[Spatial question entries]
────────────────

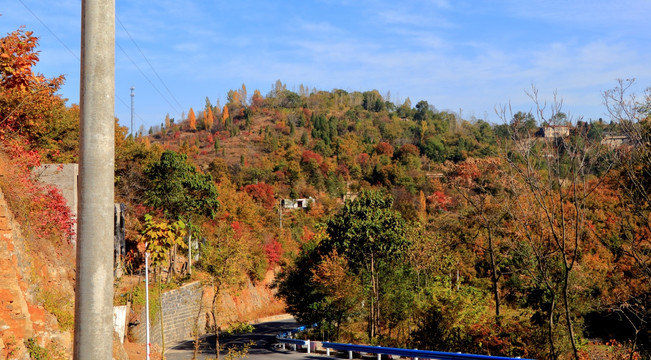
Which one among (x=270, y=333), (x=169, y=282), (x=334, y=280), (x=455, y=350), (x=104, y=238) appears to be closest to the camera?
(x=104, y=238)

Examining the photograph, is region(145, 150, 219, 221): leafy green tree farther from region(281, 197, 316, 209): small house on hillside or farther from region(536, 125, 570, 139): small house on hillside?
region(281, 197, 316, 209): small house on hillside

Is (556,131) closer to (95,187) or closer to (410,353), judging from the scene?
(410,353)

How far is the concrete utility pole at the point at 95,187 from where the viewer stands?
2346 millimetres

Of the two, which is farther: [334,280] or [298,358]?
[334,280]

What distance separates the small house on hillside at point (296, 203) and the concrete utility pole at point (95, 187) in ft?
255

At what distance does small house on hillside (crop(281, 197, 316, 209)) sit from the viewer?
80881 millimetres

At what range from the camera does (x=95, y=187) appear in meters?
2.40

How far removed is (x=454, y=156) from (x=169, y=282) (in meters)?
87.7

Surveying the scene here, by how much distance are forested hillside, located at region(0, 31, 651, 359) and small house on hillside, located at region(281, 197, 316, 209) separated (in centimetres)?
366

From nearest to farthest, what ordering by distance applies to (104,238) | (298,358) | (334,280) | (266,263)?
1. (104,238)
2. (298,358)
3. (334,280)
4. (266,263)

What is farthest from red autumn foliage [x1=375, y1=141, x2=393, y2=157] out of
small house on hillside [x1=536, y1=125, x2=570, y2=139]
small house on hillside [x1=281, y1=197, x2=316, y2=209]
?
small house on hillside [x1=536, y1=125, x2=570, y2=139]

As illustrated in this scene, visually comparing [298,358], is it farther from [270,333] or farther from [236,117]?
[236,117]

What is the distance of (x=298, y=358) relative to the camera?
2528 cm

────────────────

▸ **The request**
Reproduce the data word for word, beginning with the line that contains "At what range" and continuing up to and including the line that contains "4. (266,263)".

▸ **Exercise answer**
At what range from the camera does (x=95, y=187) appear in meters?
2.40

How far removed is (x=454, y=156) from (x=169, y=282) (in meters)?
87.7

Surveying the scene here, by how much distance are forested hillside, located at region(0, 31, 651, 359) and small house on hillside, located at region(281, 197, 316, 209) separated (in centimetres)?
366

From nearest to farthest, what ordering by distance applies to (104,238) | (298,358) | (334,280) | (266,263)?
1. (104,238)
2. (298,358)
3. (334,280)
4. (266,263)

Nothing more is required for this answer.